SERKAN SARIATAŞ (Dersimli Ermeniler ve Aleviler Dostluk Derneği adına)
Pınarlardan çıkan suyun damlalarına borçludur heybetini ırmaklar. Çobanın bakracından dökülen süt, nice aşklara, özlemlere, yerinden bir ayrıkotu gibi sökülüp atılmış nice gurbetçiye duygu dili olmuştur; “Munzur’dan bir tas su!” Zorbalık metruk zamanların berrak tınısını boğmak istediğinde, mecazımızı yitirdik susarak, pusarak, sinerek. Yılgın havalara kanmadan yaşayanların yurdu, başını hep dik tuttu o dik başlı, açık alınlı bir Axparik! “Hangi ağacın yapraklarını siyah kadifeyle örttün ölüm? Hangi sözü bana verdin de benden geri aldın ey Dil!” Sessizlik.
Yüz yıllık acı, seksen yıllık ömrün orta yerine gelip oturmuş, sesteki koca bir düğüm gibi. Biraz daha sabırlı olsaydı hani 24’cü gününe kadar çığlık ayının... Hani gelip şöyle bir bakıverseydi de “Daha bekle” deseydi, 1935’te Sivas’ta doğan Sarkis Amca’ya. Atalarının ardıllarını görseydi, içi şen olsaydı sabah güneşinin mahmur keyfiyle. Su aksaydı, ovadaki ağaç yapraklarını usul usul sallayıp dursaydı, dağdaki son kar parçası da eriseydi, ölüm dursaydı, az biraz bekleyip sonraya kalsaydı! Sessizlik.

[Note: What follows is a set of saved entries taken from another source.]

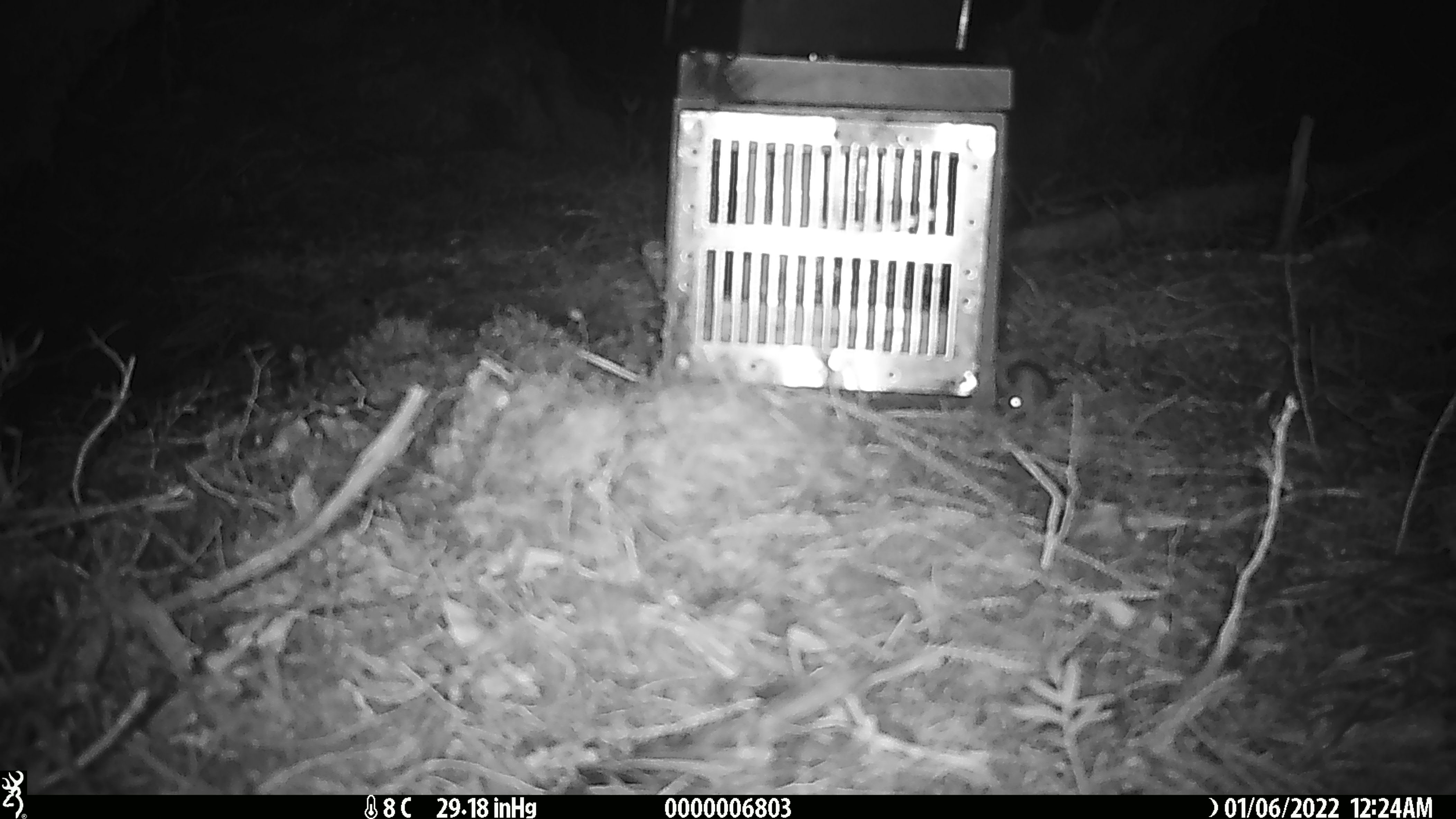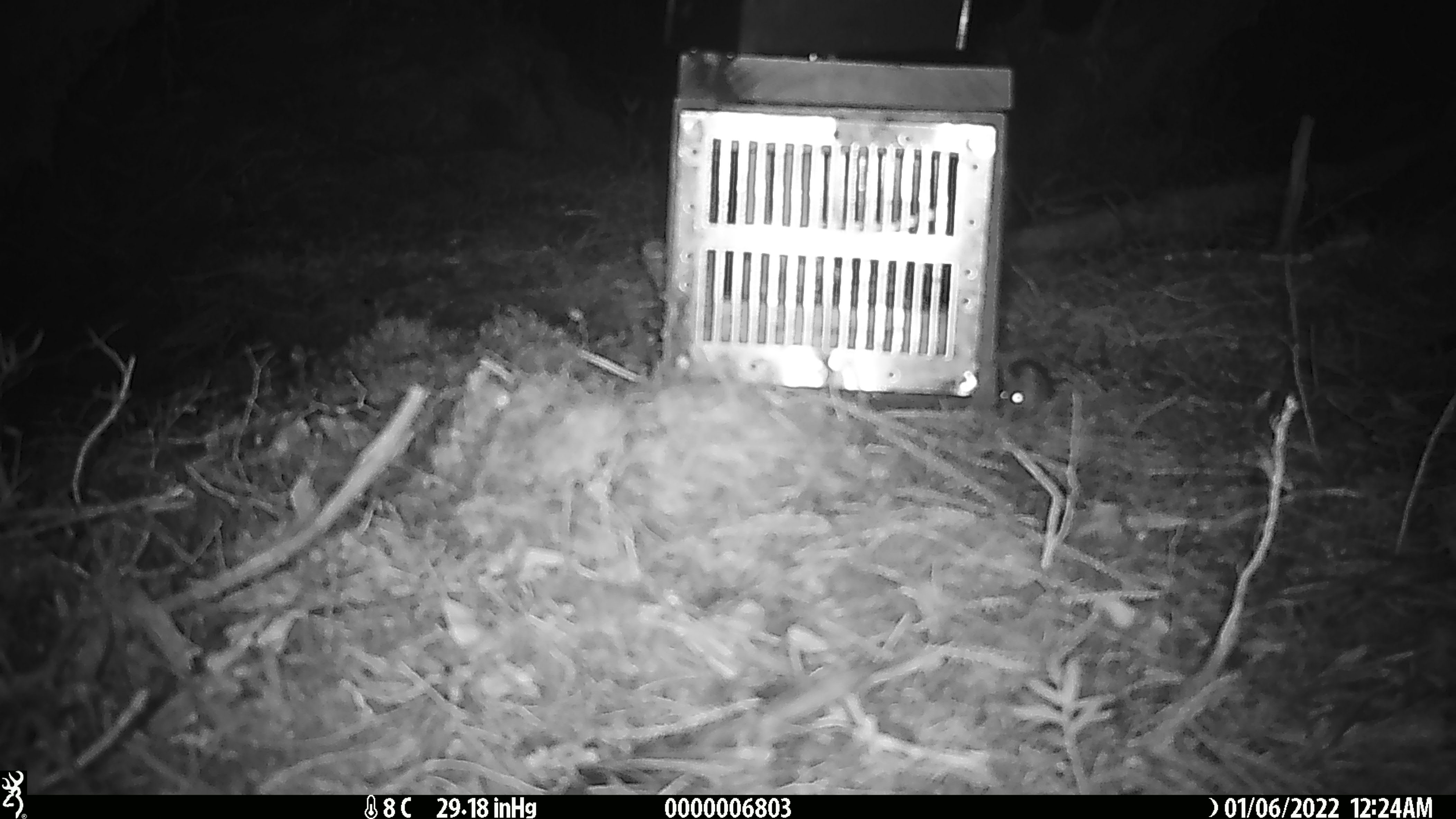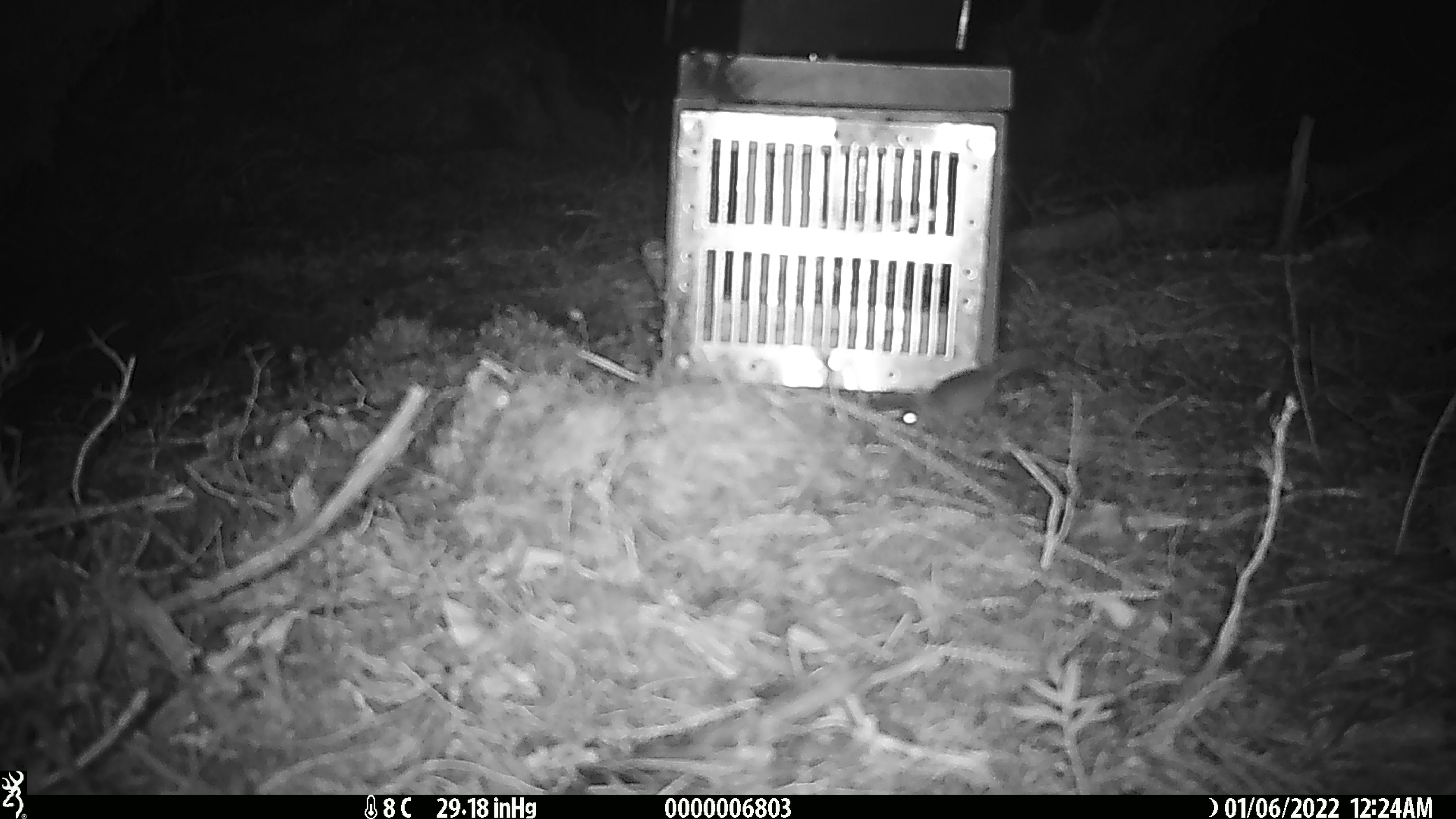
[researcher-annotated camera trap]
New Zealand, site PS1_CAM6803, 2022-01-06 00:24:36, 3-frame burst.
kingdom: Animalia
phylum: Chordata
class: Mammalia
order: Rodentia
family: Muridae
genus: Mus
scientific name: Mus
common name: mouse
Mouse (Mus).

Gergis Baba’nın dağ keçilerinin ayak bastığı toprakları bırakıp bize, düştün ardına Munzur’un sularıyla yıkanıp. Arzusunu taşıdığın gün emanetindir tedirgin güvercinlerine. İşte buradayız axparik, sesinin tınısında, dilindeki ezginin içinde. “Ey başucumuza dikilen ölüm, uçurum dibinde gözlerini hayata açan çiçekleri solduramazsın. Az biraz bekle, kalanlara selam edilsin, çığlıkla hasbıhal eylensin, ırmaklarında yıkanılsın yüz yıllık cıvıltının.” Sessizlik.
Sarkis Seropyan; bizlerin yoldaşı. Elinde penseyle, tornavidayla atıldı acıyı tamir etmeye. Ruhunu onardı düşlerimizin. Halkını kıran, kıramadıklarını sindiren barbarlığa müsamaha göstermedi. O anlattı, o anlattıkça duyduk yangın yerinin sıcaklığını. İçimiz yandı, biz yandık, daha da yanarız. Seni tanıdıkça dönüş yolu berraklaştı daha bir. Uzattığın el avuçlarımızın içinde sımsıkı kavrandı, yarına devredilmek üzere. Yaşamına sığdırdığın ne varsa güzel, özgür günlere taşıyacağız. Korkuyla yaşanmasın diye, onları cehenneme süreceğiz. Sessizlik.
Toprağına dokunduğun Dersim’i çok sevdin, Dersim de seni sevdi. Havasını kokladığın topraklar sana sevgi besledi. Topraklardan süzülmüş suları son nefesinde dillendirdin, “Munzur Suyu” dedin. O su, altında ebediyete uzandığın yorganını ıslatsın istedin. Yorganına nehrini taşıyacağız Munzur’un. Ebedi istirahatgâhında en uzun ve en güzel uykunu uyu. En güzel rüyalarını huşu içinde gör, sakin, basiretli dosta yaslanır gibi yaslan arkana ve izle bizi Sarkis Amcacığım. Seni çok sevdik, çok özleyeceğiz. Sen yalnızca Garine’nin, Kuyriğin ve Vağarşag’ın değil, bizim de ebeveynimizsin. Işıklar içinde uyu. Başımız sağ olsun. Sessizlik.